Во всяком случае, эти пути нельзя найти, руководствуясь решениями, которые предложила Гарвардская бизнес-школа, сформулировав клятву менеджеров, – ее, как клятву Гиппократа, будут давать выпускники MBА, обещая, что они будут служить интересам собственника, а не своим личным. Здесь тоже служение интересам собственника оказывается крайне неэффективным. Потому что собственникам нужна капитализация. Это и вопрос о роли крупных форм. В конце прошлого года казалось, что крупные формы, инвестиционные банки уходят в прошлое. Сейчас совершенно очевидно, что принцип «toо big to fail» работает. И в этом смысле похоже, что крупным быть лучше, чем мелким.
Это довольно существенное осмысление экономической парадигмы, в которой мы жили последние двадцать пять лет, хотя окончательного ответа на вопросы (о резервной валюте, о балансе во всем мире и др.) пока нет. Во всяком случае, из последних двух кризисов страны выходили с существенно новым геополитическим балансом сил. Дискуссия о «большой двойке» идет в этом направлении: на основе какого баланса будет развиваться мир в предстоящей посткризисной парадигме?

### СОДЕРЖАНИЕ МАТЕРИАЛА
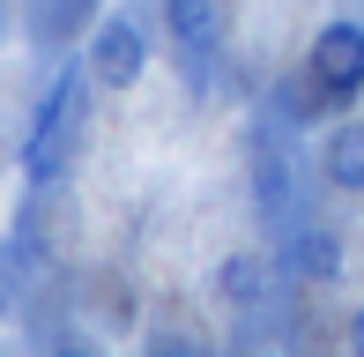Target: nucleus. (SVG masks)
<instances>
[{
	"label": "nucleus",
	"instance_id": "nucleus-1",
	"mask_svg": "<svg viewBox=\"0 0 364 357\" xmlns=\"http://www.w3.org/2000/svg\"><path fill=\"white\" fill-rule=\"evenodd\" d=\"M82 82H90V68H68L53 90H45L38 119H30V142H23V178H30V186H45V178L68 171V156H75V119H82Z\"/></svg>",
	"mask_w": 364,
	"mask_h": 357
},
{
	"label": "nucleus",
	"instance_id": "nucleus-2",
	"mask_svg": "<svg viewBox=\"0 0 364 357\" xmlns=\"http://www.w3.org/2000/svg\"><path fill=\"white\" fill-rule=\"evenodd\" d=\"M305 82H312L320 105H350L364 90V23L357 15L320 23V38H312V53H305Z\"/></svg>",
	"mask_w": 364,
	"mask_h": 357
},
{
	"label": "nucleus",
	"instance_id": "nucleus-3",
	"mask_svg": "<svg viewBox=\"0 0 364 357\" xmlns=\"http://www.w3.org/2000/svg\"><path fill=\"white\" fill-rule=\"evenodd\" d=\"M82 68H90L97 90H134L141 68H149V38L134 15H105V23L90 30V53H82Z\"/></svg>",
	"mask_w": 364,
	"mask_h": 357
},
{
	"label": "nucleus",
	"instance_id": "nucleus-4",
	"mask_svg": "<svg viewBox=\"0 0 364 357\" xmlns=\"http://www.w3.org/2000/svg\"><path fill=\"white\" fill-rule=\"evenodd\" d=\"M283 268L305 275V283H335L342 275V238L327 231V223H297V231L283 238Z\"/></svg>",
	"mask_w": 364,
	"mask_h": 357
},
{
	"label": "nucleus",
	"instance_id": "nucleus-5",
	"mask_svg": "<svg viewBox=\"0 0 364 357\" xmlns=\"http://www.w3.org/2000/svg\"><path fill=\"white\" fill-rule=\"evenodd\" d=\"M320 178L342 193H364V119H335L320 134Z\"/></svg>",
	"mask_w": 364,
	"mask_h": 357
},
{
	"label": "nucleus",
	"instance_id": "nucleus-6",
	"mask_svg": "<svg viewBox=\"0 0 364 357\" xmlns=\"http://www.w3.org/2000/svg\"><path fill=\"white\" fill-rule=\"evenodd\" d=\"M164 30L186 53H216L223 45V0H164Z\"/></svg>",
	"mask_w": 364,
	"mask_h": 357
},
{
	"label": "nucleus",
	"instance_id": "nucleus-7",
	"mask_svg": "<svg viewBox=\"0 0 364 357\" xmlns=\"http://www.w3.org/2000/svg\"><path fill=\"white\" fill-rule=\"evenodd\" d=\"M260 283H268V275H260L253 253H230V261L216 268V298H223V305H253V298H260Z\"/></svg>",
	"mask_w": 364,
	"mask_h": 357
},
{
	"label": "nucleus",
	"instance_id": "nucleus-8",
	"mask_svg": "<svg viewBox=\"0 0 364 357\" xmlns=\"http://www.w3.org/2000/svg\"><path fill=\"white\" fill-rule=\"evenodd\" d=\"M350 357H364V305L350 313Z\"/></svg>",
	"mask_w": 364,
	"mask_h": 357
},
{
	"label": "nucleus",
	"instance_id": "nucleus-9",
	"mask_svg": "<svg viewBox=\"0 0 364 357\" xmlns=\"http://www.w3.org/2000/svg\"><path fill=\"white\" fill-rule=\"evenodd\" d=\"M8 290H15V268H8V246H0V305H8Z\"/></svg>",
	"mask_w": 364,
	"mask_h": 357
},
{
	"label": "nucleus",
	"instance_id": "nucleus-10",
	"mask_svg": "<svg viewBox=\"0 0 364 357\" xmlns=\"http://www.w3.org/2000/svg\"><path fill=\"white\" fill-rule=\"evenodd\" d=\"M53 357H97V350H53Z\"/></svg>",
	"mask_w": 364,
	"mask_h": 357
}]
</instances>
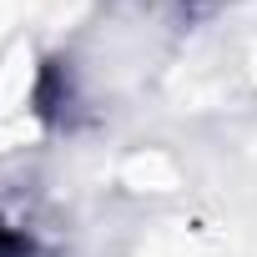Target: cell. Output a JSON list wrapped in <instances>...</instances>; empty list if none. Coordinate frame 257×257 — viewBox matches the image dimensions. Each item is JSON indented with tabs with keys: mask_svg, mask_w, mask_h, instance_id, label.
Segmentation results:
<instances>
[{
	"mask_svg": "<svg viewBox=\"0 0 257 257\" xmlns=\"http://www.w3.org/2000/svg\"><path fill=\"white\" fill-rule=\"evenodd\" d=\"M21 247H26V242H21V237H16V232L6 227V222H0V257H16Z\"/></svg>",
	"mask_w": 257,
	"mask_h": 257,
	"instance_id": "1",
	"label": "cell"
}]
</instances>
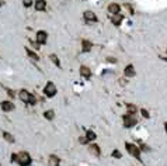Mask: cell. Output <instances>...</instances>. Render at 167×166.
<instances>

### ВАША ЗАДАЧА
Кратко перескажите фрагмент текста в двух предложениях. Материал здесь никак не используется.

### ПИСЬМЕННОЕ РЕШЕНИЕ
Клятва менеджеров от Гарвардской бизнес-школы, по которой выпускники MBA обещают служить интересам собственника, не помогает найти решение, потому что собственникам нужна капитализация, а принцип «too big to fail» показывает, что крупным быть лучше, чем мелким. Это существенное осмысление экономической парадигмы последних двадцати пяти лет, хотя окончательных ответов о резервной валюте и мировом балансе пока нет, а дискуссия о «большой двойке» касается того, на основе какого баланса будет развиваться мир в посткризисной парадигме.